» Records drawn from a dataset:

- Opening Delimiter -

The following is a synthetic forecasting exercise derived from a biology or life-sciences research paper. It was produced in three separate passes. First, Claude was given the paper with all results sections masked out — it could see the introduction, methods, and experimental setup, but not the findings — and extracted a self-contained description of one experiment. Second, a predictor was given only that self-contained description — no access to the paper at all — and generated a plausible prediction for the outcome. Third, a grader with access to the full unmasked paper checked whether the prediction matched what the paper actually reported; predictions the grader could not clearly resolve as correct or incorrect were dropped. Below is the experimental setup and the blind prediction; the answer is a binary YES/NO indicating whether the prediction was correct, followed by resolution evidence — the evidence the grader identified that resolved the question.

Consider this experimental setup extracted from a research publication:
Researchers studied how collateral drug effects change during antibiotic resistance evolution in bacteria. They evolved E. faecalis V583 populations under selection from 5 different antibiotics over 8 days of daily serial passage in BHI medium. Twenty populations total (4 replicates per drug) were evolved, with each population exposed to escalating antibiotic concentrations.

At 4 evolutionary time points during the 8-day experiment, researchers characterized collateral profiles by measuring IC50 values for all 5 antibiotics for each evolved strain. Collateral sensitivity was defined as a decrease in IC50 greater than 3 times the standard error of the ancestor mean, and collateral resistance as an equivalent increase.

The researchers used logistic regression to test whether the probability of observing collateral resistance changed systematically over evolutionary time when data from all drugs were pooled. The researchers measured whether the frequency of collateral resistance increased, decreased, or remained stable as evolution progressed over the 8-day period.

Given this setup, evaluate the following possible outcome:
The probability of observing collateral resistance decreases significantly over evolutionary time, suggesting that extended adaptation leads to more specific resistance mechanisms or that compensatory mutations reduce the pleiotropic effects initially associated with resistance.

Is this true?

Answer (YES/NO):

- Closing Delimiter -

» Task description: Output exactly the line containing "At 4 evolutionary" together with every line after it, ending at the final line of the entries.

» Answer for the task:
At 4 evolutionary time points during the 8-day experiment, researchers characterized collateral profiles by measuring IC50 values for all 5 antibiotics for each evolved strain. Collateral sensitivity was defined as a decrease in IC50 greater than 3 times the standard error of the ancestor mean, and collateral resistance as an equivalent increase.

The researchers used logistic regression to test whether the probability of observing collateral resistance changed systematically over evolutionary time when data from all drugs were pooled. The researchers measured whether the frequency of collateral resistance increased, decreased, or remained stable as evolution progressed over the 8-day period.

Given this setup, evaluate the following possible outcome:
The probability of observing collateral resistance decreases significantly over evolutionary time, suggesting that extended adaptation leads to more specific resistance mechanisms or that compensatory mutations reduce the pleiotropic effects initially associated with resistance.

Is this true?

Answer (YES/NO):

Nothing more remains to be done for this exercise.